As the flames spread, hospital staff and neighbors worked frantically to evacuate the building. Scores of patients who made it out were placed on mattresses laid on the street as officials and relatives arranged to take them to other medical facilities.

The blaze was the latest in a series of fires in Rio de Janeiro that have raised questions about faulty wiring and other hazardous conditions in buildings in the city.

In January, 10 teenagers died after a fire consumed the dormitory of a soccer training center run by a popular sports league. Last September, Brazil’s National Museum in Rio de Janeiro burned to the ground, destroying a vast collection of historical records and artifacts at the 200-year-old building.

Investigators found clear signs of negligence in both of those cases.

Rio de Janeiro’s mayor, Marcelo Crivella, said the hospital building had been in compliance with all fire regulations and that an investigation had been launched to determine if anyone was at fault.

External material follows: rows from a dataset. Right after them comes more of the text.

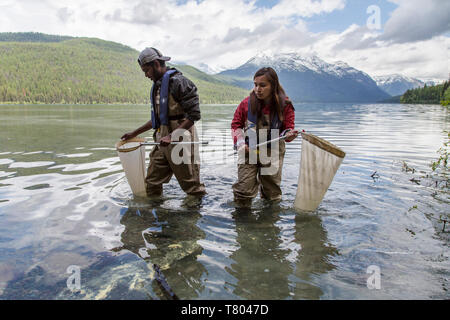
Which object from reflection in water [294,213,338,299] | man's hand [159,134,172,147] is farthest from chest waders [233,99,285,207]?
man's hand [159,134,172,147]

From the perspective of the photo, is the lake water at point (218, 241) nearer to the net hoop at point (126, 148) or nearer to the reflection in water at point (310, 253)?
the reflection in water at point (310, 253)

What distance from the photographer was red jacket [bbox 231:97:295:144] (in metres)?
5.25

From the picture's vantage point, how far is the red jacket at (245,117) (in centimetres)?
525

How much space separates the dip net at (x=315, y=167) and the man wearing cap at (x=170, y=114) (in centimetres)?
209

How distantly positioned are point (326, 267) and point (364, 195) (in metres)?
3.64

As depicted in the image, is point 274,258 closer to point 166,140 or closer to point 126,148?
point 166,140

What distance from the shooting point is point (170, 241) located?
4.44 m

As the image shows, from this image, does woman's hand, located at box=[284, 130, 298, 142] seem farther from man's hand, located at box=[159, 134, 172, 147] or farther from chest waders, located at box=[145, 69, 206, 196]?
man's hand, located at box=[159, 134, 172, 147]

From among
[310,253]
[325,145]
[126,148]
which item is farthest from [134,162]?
[310,253]

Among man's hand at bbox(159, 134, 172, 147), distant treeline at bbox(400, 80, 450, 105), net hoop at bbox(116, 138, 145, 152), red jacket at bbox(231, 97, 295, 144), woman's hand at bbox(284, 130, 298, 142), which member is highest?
distant treeline at bbox(400, 80, 450, 105)

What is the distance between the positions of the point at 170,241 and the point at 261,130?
2441 mm

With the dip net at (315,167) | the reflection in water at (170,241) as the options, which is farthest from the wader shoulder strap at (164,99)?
the dip net at (315,167)

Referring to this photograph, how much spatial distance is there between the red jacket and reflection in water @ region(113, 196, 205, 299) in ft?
5.74
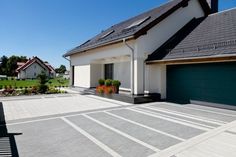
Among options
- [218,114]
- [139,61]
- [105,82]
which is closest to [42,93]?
[105,82]

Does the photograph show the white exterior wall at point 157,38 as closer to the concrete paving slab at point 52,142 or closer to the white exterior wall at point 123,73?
the white exterior wall at point 123,73

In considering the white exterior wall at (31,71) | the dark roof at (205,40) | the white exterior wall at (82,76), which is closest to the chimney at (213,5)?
the dark roof at (205,40)

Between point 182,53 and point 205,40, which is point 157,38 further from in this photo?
point 205,40

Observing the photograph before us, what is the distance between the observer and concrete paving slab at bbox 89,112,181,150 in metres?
4.83

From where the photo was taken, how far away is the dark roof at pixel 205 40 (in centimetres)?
912

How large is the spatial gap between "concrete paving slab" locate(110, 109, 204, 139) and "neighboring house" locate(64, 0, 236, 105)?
3.87m

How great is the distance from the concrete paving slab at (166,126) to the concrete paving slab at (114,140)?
1.47m

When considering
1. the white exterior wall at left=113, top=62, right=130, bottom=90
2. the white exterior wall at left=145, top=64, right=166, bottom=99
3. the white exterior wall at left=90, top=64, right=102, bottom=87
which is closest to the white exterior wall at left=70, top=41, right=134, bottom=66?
the white exterior wall at left=90, top=64, right=102, bottom=87

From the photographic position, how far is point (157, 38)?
12.4 m

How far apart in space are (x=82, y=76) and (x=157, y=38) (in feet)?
30.4

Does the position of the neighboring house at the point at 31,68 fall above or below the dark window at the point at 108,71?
above

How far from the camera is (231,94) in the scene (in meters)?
8.85

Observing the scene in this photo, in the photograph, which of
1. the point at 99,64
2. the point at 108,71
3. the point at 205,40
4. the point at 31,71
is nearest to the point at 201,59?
the point at 205,40

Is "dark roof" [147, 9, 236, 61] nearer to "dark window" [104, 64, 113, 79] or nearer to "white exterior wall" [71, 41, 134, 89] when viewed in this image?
"white exterior wall" [71, 41, 134, 89]
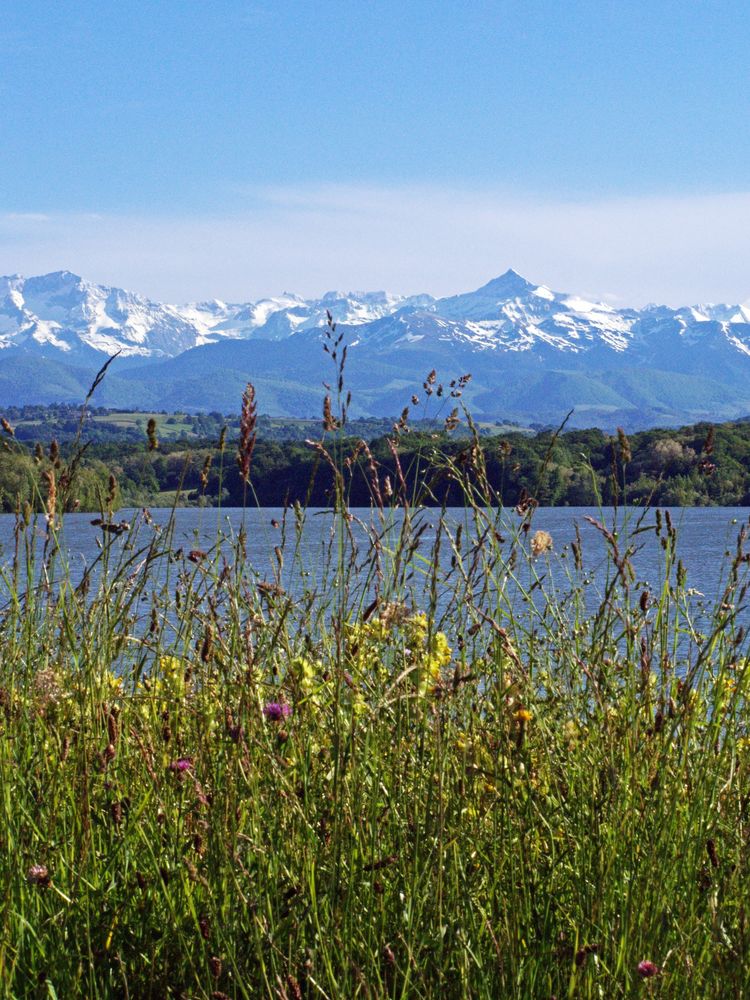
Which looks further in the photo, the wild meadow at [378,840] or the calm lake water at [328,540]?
the calm lake water at [328,540]

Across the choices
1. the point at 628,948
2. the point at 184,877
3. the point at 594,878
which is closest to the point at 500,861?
the point at 594,878

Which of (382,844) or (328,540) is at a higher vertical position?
(328,540)

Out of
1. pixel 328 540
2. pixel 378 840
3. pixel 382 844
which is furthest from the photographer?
pixel 328 540

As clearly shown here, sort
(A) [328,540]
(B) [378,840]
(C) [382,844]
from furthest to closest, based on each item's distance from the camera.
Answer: (A) [328,540] → (C) [382,844] → (B) [378,840]

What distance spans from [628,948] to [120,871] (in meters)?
1.14

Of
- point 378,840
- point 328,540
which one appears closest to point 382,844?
point 378,840

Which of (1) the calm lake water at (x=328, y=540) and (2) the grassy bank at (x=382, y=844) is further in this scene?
(1) the calm lake water at (x=328, y=540)

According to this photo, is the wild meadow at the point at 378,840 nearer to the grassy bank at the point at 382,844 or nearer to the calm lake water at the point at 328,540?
the grassy bank at the point at 382,844

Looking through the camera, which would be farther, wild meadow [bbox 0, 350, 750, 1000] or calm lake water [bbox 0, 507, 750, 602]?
calm lake water [bbox 0, 507, 750, 602]

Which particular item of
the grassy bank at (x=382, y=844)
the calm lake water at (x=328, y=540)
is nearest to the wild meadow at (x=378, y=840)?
the grassy bank at (x=382, y=844)

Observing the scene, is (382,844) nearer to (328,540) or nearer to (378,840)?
(378,840)

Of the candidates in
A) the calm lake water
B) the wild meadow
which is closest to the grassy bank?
the wild meadow

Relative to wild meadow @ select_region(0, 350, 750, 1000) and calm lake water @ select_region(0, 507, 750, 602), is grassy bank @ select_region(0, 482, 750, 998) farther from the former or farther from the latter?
calm lake water @ select_region(0, 507, 750, 602)

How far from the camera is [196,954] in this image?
2193mm
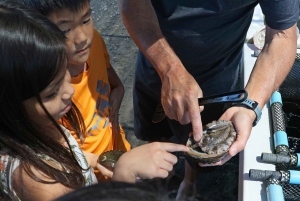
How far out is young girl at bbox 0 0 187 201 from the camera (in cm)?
117

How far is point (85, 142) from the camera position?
165cm

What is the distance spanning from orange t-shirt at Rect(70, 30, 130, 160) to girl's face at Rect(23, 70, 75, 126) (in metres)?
0.30

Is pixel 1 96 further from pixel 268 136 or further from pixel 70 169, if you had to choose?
pixel 268 136

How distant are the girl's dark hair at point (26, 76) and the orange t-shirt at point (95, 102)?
1.06 feet

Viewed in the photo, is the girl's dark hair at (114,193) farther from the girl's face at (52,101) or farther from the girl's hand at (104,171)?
the girl's hand at (104,171)

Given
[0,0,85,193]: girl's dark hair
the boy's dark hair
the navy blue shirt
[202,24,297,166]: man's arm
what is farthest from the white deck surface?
the boy's dark hair

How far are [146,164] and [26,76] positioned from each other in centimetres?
48

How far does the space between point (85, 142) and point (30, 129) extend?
387mm

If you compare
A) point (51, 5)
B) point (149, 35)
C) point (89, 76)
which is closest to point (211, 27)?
point (149, 35)

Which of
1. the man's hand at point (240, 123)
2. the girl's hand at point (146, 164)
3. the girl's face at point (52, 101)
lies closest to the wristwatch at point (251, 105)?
the man's hand at point (240, 123)

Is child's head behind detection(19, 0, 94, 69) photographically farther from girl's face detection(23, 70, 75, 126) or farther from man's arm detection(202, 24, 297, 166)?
man's arm detection(202, 24, 297, 166)

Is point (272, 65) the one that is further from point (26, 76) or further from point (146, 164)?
point (26, 76)

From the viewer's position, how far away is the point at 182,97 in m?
1.50

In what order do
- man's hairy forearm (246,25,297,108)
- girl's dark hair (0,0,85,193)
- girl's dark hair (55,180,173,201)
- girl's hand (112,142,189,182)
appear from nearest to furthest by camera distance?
girl's dark hair (55,180,173,201), girl's dark hair (0,0,85,193), girl's hand (112,142,189,182), man's hairy forearm (246,25,297,108)
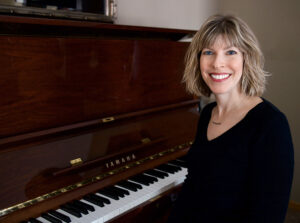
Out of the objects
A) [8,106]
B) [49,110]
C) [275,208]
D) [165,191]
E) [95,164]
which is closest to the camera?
[275,208]

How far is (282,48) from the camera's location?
109 inches

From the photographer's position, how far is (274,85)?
2895mm

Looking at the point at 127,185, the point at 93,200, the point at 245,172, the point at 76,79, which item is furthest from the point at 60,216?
the point at 245,172

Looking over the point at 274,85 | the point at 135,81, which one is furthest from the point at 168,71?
the point at 274,85

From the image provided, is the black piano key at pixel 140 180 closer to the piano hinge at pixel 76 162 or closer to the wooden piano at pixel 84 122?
the wooden piano at pixel 84 122

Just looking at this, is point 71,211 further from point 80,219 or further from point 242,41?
point 242,41

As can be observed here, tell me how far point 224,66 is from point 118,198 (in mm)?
778

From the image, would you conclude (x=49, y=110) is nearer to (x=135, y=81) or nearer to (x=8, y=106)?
(x=8, y=106)

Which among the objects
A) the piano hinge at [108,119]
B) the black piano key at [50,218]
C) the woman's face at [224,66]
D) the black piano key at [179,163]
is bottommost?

“Unfortunately accidents happen anywhere,” he told reporters. “The building had all the equipment” required by law.

But some relatives of patients who died in the blaze were furious.

“My mother was assassinated,” Emanoel Santos Melo, 61, told the O Globo newspaper, describing scenes of panic that followed a power outage and explosion at the hospital, where he had been visiting his 88-year-old mother, Luiza Santos Melo. “Was she 88? Yes. Was she likely to die? Yes. But not in this manner.”

Mr. Santos said that about 20 minutes after the hospital lost power, people in the building heard a loud bang and smelled diesel fuel. As flames spread through the building, he found a hospital mask for his mother and wrapped his shirt around her face to shield her from the smoke.

Following a confrontation with firefighters, he was separated from her, he said, and shortly after 3 a.m. Friday, Mr. Santos was told she was among the dead.